• Goal of the exercise:
Could the lines from the start of the data through the line with "2018 Ford Escape" be set down exactly, with no pictures among them?

• Source data:
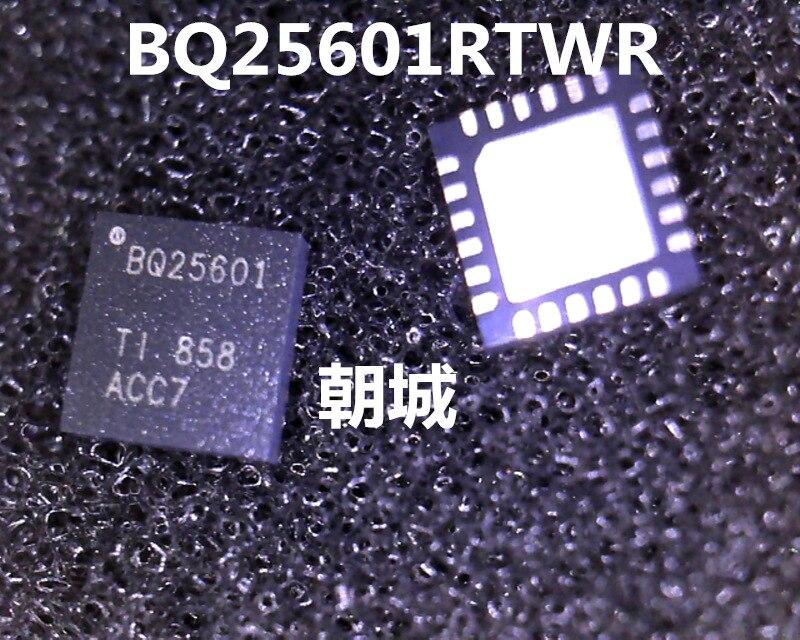 5PCS ~ 20 pçs/lote BQ25601RTWR BQ25601 QFN novo original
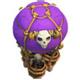 部落冲突8级骷髅气球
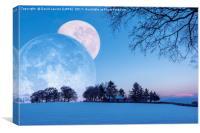 Winter Solstice Fantasy, Canvas Print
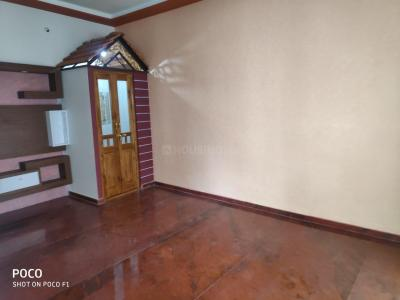 Gallery Cover Image of 1000 Sq.ft 3 BHK Independent House for buy in Ramakrishnanagar for 7000000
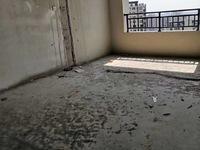 清水湾6楼顶复125平 70平 自毛坯20年5月份满两年急卖218万首付100万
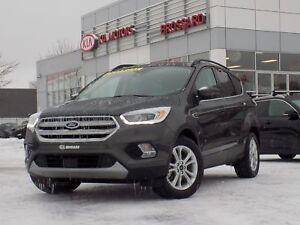 2018 Ford Escape SEL AWD GPS/CUIR/TOIT/ANGLE MORT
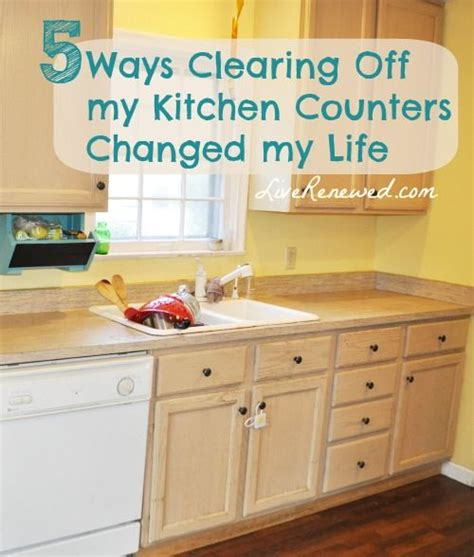 unclutter your life clearing the kitchen counter of 1000 images about de clutter on pinterest declutter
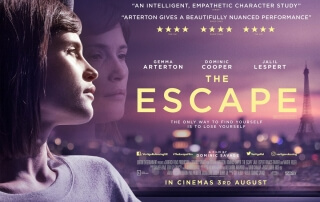 THE ESCAPE (15)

• Answer area:
 5PCS ~ 20 pçs/lote BQ25601RTWR BQ25601 QFN novo original
 部落冲突8级骷髅气球
 Winter Solstice Fantasy, Canvas Print
 Gallery Cover Image of 1000 Sq.ft 3 BHK Independent House for buy in Ramakrishnanagar for 7000000
 清水湾6楼顶复125平 70平 自毛坯20年5月份满两年急卖218万首付100万
 2018 Ford Escape SEL AWD GPS/CUIR/TOIT/ANGLE MORT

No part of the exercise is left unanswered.